The Securities and Exchange Commission has delayed making decisions on whether to allow the trading of altcoin spot ETFs giving investors exposure to Dogecoin and XRP.
Wall Street’s biggest regulator said Tuesday that it would wait until mid-June to decide next steps for Bitwise’s proposed Dogecoin ETF and Franklin Templeton’s potential XRP product.
Asset managers are now trying their luck to get an altcoin ETF listed following the success of the Bitcoin ETFs approved last year. And President Trump’s new crypto-friendly administration has asset managers more hopeful than before.

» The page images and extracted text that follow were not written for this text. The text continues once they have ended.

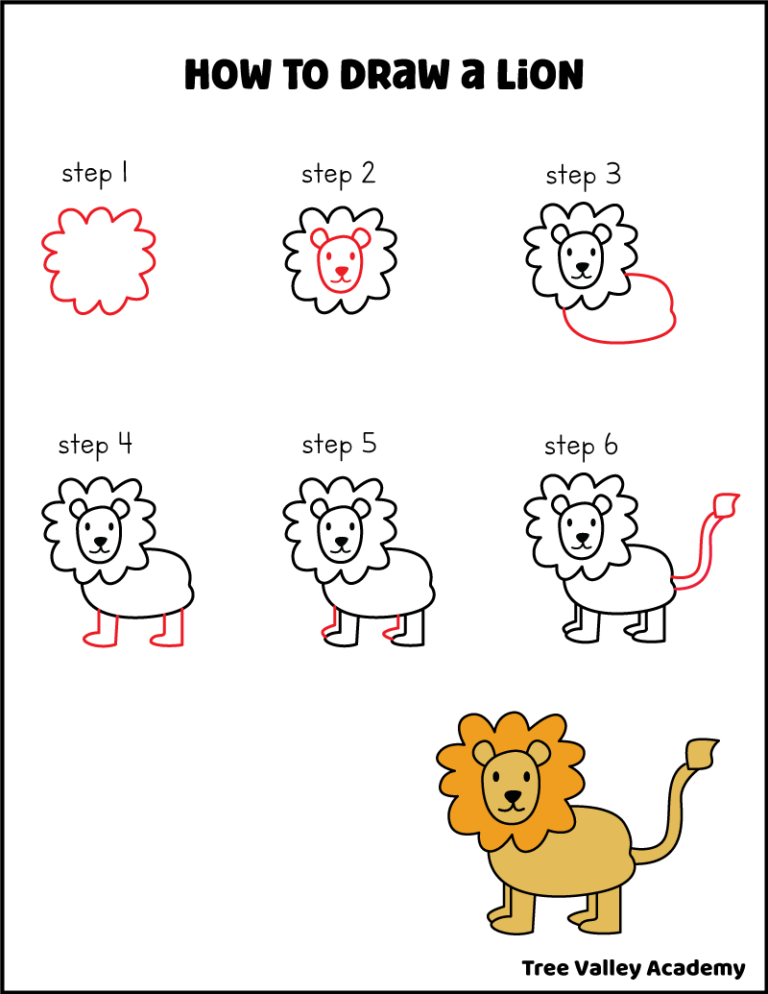 HOW TO DRAW a LiON

step 1

step 2

step 3

step 4

step 5

step 6

Tree Valley Academy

Bitwise, Franklin Templeton, Grayscale, 21Shares, CoinShares, and Canary Capital are among the firms that have filed paperwork to get new crypto ETFs—based on assets such as Solana, Litecoin, and Cardano—approved.
The SEC frequently pushes back when making decisions on proposed products like ETFs—or exchange-traded funds—which trade on stock exchanges and allow investors to buy shares tracking a particular security or commodity.

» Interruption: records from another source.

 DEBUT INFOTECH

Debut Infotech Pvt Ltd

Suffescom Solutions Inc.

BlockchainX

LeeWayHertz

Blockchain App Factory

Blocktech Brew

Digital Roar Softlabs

Dogecoin and XRP both run on their own blockchains and are popular with traders: DOGE is the eighth-biggest cryptocurrency by market cap, while XRP is the fourth-largest. And both assets are in the top 10 most traded cryptocurrencies over a 24-hour period.
But despite their popularity, it isn’t clear whether ETFs giving investors exposure to such products will be successful: Investment vehicles built around Ethereum, the second biggest coin, were approved last year and have not experienced the same level of trading action as their Bitcoin counterparts.